Text provided section start

Zoë Modiga’s sophomore album Inganekwane is a body of work that has left many music lovers craving to experience it live since it was released four months ago.  “I miss people buth’wami, there’s nothing like it,” says Zoë.  “I consider myself to be an empath, I really enjoy to feel people’s energy and having that fuel me, where I’m not fuelling myself because virtual performances feel like I’m fuelling myself but the audience doesn’t understand how much of an importance they actually have in creating the world,” she says.

With only a handful of us at Constitution Hill against the women’s prison, mostly made up of the crew capturing performances which are being streamed to thousands, Zoë gave a consistent performance that should’ve been experienced live by many warm bodies at the Blooming Sounds in Joburg. My eyes closed, taking in the music, the sound of her voice is as pure live as it is on record.

“With the virtual space we’re in right now, I suppose me trying to be consistent is the understanding that I know it’s an awkward place for everyone to be in, I know we all like to doll up when we go watch our favourite musicians so I think that consistency is not taking that for granted ukuthi people are gonna be in PJs, they probably don’t want to watch a show in PJs, but they’re gonna tune in anyway and that means something to me. I suppose another thing, it is the music [and] it is the passion but also the product and I feel like if you want to exist in spaces where people respect the brand as well, you need to be able to do it professionally, regardless of the circumstances that you find yourself in,” Zoë tells me after her performance.

Zoe Modiga performing at Constitution Hill, with Banda Banda behind her. Photo by Sip The Snapper
CONNECTING WITH HER PEOPLE: Zoë Modiga performing at Constitution Hill, with Banda Banda behind her. Photo by Sip The Snapper

As Stogie T gets his turn on the Blooming Sounds stage, between the historic walls of Constitution Hill I find a quiet space to talk to Zoë about her work. Inganekwane, a Nguni word for fairy-tale, is a project that’s preceded by adjectives such as ‘moving’ ‘divine’ and ‘healing’. Poignantly released at a time when black youth is enamoured with being woke and is having conversations about what it means to be black in this world- it’s the perfect soundtrack.

Stogie T at Blooming Sounds in Joburg. Photo by Sip The Snapper
SMOKING THA STAGE: DJ P-Kuttah and Stogie T at Blooming Sounds in Joburg. Photo by Sip The Snapper

“This album is about a lot of conversations that I had been having for three years after Yellow The Novel, my debut album was made and released. There’s a lot of conversations about the state of black people and what’s that like. For the longest time I felt I couldn’t express it in my language, but I began to be affirmed by my audience you know, that’s the power that my audience has and that music lovers have, is that sometimes they can cause you to move into spaces that you would not qualify yourself for. So even with the response of the album, it feels the same way. People are qualifying you. It’s such an affirming thing because for me music is a personal thing, but for me the motive I have is to move people’s souls first and foremost before I formally get recognised formally through awards and those kinds of things,” says Zoë.

Text provided section end

Using the information:
A: Reproduce the part of the article on Zoë Modiga from "As Stogie T" to "the perfect soundtrack.".
B: According to the article on Zoë Modiga, what does the Nguni word "Inganekwane" mean?
The records have no connection to the article on Zoë Modiga.

Provided material section start

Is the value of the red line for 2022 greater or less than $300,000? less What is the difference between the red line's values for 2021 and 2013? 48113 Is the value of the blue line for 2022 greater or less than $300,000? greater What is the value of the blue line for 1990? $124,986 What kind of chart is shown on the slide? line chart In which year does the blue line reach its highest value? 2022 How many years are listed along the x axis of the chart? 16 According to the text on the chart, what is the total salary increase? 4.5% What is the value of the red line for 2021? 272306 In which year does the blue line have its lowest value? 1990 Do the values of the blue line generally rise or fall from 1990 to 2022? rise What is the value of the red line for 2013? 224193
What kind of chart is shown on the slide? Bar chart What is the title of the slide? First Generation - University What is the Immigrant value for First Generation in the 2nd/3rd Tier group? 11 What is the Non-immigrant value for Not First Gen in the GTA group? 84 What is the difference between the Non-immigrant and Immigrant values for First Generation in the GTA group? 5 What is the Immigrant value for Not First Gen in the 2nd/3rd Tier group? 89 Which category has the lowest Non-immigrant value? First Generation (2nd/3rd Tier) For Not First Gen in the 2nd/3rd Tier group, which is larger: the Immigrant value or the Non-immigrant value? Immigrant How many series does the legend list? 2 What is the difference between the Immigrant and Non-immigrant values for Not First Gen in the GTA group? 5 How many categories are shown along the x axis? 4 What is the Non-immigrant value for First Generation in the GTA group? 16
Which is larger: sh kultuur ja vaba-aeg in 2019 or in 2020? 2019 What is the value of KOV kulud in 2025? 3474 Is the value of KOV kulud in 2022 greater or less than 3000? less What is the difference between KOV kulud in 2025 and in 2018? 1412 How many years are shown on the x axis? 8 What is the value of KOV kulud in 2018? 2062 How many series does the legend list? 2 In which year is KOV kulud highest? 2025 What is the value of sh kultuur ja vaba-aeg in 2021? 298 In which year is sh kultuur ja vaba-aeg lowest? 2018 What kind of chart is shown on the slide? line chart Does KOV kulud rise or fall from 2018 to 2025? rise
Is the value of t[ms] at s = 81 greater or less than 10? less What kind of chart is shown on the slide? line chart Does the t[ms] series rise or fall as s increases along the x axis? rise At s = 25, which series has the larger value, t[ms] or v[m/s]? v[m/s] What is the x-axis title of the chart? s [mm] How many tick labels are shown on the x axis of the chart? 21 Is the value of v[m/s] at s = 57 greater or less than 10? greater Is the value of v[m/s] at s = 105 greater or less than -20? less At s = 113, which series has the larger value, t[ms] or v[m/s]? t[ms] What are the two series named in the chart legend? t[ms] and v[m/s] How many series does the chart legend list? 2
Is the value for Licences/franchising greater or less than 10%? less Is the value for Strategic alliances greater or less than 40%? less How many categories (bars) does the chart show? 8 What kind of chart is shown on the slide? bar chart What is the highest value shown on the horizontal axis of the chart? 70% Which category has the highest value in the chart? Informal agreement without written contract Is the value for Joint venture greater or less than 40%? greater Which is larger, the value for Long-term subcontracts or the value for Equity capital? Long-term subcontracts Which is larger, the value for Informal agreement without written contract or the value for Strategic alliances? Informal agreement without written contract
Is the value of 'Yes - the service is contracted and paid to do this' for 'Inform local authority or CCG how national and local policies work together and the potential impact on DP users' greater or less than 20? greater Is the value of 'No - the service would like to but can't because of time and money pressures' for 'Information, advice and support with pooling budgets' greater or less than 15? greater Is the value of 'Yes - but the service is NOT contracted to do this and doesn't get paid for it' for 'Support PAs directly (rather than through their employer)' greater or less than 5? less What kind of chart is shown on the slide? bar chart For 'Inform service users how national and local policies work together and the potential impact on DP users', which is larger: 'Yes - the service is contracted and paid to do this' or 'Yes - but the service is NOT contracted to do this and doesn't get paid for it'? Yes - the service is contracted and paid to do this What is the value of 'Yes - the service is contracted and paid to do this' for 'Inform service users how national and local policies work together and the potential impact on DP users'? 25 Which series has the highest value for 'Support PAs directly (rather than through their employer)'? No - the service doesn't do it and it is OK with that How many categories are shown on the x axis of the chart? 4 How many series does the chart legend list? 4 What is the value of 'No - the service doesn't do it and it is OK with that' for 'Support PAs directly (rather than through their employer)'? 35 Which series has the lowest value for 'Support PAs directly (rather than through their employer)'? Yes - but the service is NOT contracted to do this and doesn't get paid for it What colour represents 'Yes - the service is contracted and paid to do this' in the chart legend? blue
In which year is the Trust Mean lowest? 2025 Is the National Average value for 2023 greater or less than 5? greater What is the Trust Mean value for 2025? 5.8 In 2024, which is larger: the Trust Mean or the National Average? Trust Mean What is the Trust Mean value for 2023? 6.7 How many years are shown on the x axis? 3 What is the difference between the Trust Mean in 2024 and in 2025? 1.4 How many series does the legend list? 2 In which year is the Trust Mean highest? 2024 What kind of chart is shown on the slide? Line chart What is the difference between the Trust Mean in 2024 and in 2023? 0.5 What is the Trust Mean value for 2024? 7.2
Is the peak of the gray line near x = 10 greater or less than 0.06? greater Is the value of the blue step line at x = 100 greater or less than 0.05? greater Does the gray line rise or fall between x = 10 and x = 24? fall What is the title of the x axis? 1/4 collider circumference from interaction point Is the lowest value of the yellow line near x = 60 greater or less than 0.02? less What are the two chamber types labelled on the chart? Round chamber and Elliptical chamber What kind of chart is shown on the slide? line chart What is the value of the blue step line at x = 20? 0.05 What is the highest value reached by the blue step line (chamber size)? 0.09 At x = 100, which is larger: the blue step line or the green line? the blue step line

Provided material section end

Completed exercise:
A:
As Stogie T gets his turn on the Blooming Sounds stage, between the historic walls of Constitution Hill I find a quiet space to talk to Zoë about her work. Inganekwane, a Nguni word for fairy-tale, is a project that’s preceded by adjectives such as ‘moving’ ‘divine’ and ‘healing’. Poignantly released at a time when black youth is enamoured with being woke and is having conversations about what it means to be black in this world- it’s the perfect soundtrack.

B: Fairy-tale.